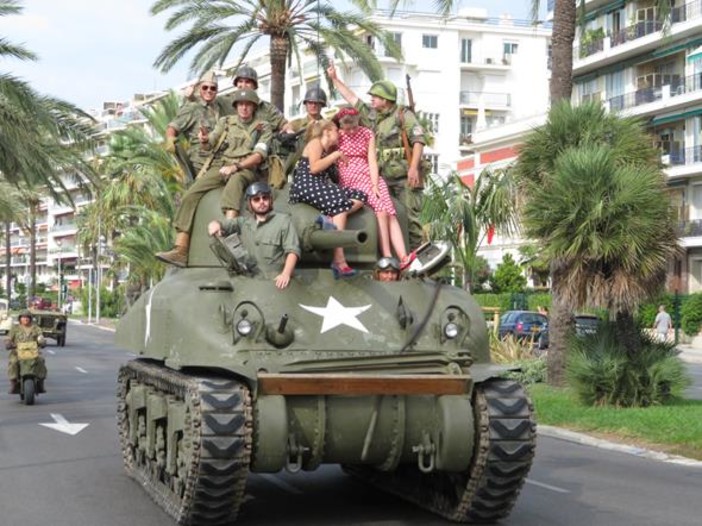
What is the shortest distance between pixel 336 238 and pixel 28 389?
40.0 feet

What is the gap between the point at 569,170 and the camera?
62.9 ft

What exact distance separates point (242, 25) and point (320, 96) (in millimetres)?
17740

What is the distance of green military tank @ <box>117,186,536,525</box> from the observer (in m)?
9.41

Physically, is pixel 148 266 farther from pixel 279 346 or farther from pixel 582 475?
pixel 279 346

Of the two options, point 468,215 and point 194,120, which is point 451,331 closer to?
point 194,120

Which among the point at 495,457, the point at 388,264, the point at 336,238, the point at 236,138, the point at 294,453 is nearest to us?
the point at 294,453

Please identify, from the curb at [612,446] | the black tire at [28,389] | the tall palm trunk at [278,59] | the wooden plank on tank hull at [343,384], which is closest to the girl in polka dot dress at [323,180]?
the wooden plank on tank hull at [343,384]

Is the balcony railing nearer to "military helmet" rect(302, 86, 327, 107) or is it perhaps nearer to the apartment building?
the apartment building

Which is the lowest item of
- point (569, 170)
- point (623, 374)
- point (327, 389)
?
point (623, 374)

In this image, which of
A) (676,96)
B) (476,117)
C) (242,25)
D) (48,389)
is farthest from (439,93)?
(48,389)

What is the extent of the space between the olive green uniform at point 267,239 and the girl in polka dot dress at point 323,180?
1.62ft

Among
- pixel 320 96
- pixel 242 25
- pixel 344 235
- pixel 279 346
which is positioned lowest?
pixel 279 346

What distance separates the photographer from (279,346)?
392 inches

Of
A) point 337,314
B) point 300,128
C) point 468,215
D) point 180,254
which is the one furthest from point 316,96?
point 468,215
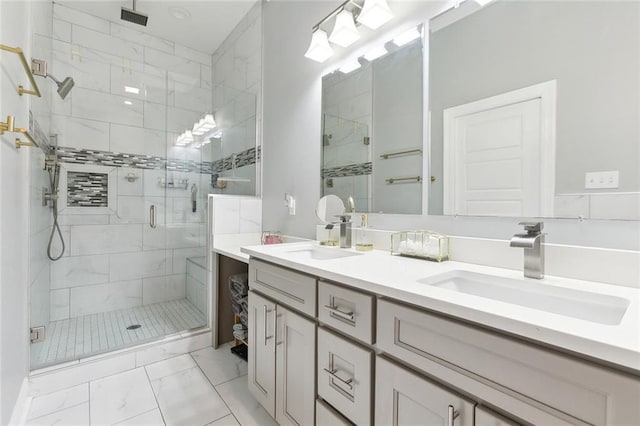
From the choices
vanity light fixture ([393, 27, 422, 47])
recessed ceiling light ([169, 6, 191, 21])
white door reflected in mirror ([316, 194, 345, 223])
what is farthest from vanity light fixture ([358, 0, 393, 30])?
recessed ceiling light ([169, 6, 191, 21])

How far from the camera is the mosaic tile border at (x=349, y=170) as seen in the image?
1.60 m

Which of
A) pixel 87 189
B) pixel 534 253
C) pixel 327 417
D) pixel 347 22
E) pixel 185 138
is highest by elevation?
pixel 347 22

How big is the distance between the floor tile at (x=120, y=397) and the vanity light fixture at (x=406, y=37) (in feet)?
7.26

====

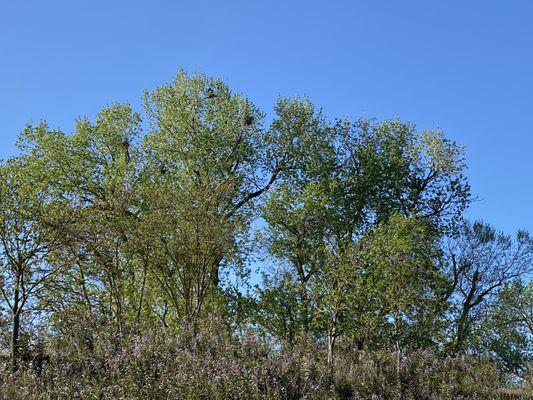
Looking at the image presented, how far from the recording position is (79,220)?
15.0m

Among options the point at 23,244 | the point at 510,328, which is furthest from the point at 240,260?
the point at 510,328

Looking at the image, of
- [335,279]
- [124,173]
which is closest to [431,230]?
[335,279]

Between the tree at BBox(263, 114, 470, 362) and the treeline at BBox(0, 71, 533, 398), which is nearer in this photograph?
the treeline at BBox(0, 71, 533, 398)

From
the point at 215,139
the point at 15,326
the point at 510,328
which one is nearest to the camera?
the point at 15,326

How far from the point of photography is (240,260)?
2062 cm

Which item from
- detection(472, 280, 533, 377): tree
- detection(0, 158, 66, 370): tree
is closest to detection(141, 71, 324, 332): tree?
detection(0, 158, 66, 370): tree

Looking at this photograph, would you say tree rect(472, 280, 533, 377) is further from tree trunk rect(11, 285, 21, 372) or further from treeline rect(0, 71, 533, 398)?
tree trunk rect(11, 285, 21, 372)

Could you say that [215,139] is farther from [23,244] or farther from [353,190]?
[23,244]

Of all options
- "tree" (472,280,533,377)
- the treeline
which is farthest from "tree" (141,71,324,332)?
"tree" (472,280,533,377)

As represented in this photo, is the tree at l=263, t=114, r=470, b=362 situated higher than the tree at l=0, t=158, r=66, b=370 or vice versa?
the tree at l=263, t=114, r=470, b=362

====

## What you should do:
Select every line of the data above that contains the string "rect", treating uppercase and lowercase as different.

## Result of the exercise:
Is the balcony railing nearer to "military helmet" rect(302, 86, 327, 107) or is it perhaps nearer to the apartment building?
Looking at this photograph, would you say tree rect(472, 280, 533, 377) is further from tree trunk rect(11, 285, 21, 372) or further from treeline rect(0, 71, 533, 398)?
tree trunk rect(11, 285, 21, 372)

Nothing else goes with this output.